» **TASK DESCRIPTION**: Extract exactly the range of lines bounded by the line containing "In the depicted" and the final line of the listing, both ends included, and no other lines.

(Spatial question records)
╔══
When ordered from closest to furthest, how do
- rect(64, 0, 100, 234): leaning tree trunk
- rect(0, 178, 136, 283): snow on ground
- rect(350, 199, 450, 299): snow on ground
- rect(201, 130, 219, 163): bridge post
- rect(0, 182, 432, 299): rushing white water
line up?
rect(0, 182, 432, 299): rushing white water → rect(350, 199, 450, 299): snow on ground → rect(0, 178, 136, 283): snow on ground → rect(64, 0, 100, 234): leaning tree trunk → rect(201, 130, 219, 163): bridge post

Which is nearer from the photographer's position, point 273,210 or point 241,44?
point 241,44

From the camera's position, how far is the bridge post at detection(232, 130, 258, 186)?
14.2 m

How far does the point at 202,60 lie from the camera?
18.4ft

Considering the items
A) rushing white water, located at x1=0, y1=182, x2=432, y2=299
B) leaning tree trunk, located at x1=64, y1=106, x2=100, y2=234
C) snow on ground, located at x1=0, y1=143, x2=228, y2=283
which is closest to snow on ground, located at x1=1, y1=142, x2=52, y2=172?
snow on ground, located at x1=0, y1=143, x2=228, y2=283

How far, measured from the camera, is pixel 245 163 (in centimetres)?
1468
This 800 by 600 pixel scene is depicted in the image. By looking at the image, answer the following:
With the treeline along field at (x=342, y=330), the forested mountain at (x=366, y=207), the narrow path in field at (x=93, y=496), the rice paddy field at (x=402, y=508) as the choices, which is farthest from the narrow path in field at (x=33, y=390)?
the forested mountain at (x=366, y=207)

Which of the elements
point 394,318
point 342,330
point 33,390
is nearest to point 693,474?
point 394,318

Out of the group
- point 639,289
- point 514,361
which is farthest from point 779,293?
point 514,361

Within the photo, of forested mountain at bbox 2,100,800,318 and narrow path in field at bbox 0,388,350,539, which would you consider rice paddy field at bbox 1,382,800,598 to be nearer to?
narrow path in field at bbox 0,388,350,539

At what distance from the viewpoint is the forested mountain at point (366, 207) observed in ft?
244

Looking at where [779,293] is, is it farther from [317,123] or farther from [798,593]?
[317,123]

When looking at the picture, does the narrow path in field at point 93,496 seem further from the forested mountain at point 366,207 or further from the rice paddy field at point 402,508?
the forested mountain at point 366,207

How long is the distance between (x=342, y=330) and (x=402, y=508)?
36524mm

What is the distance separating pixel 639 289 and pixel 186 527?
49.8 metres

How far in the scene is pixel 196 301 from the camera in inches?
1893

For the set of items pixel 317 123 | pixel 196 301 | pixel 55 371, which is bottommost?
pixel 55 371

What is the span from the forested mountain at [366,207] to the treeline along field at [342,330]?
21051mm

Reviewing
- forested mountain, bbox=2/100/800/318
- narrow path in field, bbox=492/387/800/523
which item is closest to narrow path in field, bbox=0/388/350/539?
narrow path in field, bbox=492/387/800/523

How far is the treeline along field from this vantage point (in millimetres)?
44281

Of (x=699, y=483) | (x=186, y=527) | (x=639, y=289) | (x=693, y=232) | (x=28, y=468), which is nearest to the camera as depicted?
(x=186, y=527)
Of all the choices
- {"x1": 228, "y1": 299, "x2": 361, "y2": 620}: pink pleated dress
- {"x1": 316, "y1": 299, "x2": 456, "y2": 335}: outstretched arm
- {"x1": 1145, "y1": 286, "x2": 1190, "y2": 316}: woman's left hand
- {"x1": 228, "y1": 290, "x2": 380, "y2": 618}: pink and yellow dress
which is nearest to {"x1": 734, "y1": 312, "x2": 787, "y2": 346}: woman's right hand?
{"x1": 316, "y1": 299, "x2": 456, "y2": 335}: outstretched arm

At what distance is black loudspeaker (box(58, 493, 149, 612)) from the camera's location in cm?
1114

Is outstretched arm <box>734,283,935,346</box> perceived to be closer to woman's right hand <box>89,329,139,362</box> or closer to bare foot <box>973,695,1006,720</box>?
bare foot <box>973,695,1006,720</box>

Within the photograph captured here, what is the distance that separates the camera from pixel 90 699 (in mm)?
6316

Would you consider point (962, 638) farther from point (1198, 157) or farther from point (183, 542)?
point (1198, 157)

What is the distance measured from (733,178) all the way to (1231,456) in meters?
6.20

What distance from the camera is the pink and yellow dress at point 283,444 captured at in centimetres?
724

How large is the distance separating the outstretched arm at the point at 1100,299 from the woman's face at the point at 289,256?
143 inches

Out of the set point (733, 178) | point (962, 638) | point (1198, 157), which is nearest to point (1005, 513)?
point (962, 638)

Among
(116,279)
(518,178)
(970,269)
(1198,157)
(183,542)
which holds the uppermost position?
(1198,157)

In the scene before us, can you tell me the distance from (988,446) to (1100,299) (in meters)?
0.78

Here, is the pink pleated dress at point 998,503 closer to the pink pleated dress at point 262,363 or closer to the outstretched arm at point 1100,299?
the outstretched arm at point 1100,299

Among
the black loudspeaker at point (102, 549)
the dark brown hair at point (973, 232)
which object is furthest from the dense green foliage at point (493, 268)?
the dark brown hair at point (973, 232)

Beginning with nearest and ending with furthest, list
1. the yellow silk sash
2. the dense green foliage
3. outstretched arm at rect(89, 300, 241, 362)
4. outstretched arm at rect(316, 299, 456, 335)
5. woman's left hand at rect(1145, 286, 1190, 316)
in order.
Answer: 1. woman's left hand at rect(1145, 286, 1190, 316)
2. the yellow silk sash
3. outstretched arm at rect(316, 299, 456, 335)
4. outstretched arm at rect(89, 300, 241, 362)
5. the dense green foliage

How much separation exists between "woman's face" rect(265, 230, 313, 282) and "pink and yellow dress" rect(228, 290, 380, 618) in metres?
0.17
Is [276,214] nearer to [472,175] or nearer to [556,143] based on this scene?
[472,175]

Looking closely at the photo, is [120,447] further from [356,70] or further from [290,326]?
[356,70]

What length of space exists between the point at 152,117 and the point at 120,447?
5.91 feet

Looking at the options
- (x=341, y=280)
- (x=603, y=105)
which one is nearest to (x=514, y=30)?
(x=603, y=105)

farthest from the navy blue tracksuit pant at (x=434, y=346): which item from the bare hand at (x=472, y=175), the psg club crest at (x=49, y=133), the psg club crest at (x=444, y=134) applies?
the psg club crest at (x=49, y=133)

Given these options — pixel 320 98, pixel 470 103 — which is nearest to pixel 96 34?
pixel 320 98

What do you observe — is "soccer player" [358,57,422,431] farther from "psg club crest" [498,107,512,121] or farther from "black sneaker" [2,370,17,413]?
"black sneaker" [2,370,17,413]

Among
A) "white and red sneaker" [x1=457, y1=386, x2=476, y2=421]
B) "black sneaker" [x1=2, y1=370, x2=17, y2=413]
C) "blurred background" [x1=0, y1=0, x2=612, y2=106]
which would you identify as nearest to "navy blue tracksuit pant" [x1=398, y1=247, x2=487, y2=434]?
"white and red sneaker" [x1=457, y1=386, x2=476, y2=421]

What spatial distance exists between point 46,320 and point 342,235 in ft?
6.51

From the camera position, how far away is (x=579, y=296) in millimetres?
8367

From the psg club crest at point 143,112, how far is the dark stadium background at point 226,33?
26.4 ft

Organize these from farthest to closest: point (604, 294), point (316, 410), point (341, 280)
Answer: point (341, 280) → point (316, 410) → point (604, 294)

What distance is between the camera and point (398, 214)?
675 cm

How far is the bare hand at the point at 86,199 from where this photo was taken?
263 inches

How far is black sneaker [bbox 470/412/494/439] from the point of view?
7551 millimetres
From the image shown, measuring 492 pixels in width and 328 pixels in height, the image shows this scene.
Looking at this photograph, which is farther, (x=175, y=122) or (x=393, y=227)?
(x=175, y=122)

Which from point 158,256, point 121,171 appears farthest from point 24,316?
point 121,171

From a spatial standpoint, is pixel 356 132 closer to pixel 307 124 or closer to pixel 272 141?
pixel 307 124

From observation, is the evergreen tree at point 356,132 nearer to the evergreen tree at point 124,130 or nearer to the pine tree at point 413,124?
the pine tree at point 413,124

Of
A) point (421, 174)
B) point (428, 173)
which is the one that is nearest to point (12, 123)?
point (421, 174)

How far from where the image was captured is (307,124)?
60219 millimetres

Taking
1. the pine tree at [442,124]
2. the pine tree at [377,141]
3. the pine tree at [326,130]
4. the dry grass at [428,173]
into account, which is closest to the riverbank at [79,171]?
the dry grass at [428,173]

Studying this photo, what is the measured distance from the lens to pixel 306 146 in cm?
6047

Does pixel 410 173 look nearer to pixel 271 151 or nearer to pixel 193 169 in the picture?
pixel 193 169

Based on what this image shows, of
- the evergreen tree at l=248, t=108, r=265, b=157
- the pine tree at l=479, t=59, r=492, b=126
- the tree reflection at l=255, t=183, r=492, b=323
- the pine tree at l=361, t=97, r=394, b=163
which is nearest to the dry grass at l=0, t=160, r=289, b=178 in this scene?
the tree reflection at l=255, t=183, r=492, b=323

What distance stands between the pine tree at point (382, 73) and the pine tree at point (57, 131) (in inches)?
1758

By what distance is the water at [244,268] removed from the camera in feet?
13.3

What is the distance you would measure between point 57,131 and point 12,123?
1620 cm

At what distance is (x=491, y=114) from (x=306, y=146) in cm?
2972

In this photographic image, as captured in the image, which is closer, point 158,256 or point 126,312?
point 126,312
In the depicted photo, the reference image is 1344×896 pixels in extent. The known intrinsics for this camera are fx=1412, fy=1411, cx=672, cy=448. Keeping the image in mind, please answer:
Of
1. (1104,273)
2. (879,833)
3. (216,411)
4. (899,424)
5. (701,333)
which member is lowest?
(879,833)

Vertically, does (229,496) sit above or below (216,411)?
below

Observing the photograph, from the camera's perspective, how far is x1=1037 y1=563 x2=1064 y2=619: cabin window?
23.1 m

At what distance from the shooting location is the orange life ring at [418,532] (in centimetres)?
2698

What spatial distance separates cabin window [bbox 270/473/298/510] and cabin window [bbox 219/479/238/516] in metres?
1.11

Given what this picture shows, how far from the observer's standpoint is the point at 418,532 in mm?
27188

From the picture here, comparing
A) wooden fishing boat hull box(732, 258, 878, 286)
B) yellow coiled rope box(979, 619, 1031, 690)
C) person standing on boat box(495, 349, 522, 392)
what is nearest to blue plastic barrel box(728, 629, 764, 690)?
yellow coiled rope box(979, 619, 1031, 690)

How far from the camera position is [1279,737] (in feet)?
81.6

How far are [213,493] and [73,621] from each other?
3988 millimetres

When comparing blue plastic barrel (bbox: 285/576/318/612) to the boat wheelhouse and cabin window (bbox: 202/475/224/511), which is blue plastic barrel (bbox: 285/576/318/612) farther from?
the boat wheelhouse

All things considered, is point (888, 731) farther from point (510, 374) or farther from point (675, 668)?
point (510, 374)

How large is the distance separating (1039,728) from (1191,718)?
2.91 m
╚══
» **WRITTEN SOLUTION**:
In the depicted photo, the reference image is 1344×896 pixels in extent. The known intrinsics for this camera are fx=1412, fy=1411, cx=672, cy=448. Keeping the image in mind, please answer:
Of
1. (1104,273)
2. (879,833)
3. (216,411)
4. (899,424)
5. (701,333)
which member is lowest?
(879,833)

Vertically, does (229,496) sit above or below (216,411)?
below

Observing the photograph, from the camera's perspective, how far is x1=1037 y1=563 x2=1064 y2=619: cabin window?
23.1 m

At what distance from the shooting location is the orange life ring at [418,532] (in centimetres)?
2698

What spatial distance separates cabin window [bbox 270/473/298/510] and cabin window [bbox 219/479/238/516] in metres?
1.11

Given what this picture shows, how far from the observer's standpoint is the point at 418,532 in mm?
27188

From the picture here, comparing
A) wooden fishing boat hull box(732, 258, 878, 286)
B) yellow coiled rope box(979, 619, 1031, 690)
C) person standing on boat box(495, 349, 522, 392)
what is nearest to blue plastic barrel box(728, 629, 764, 690)?
yellow coiled rope box(979, 619, 1031, 690)

How far from the camera position is [1279,737] (in feet)?
81.6

How far are [213,493] and [73,621] from each other?
3988 millimetres

When comparing blue plastic barrel (bbox: 285/576/318/612) to the boat wheelhouse and cabin window (bbox: 202/475/224/511), which is blue plastic barrel (bbox: 285/576/318/612) farther from?
the boat wheelhouse

All things considered, is point (888, 731) farther from point (510, 374) or farther from point (675, 668)?
point (510, 374)

How large is the distance separating (1039,728) from (1191,718)?
2.91 m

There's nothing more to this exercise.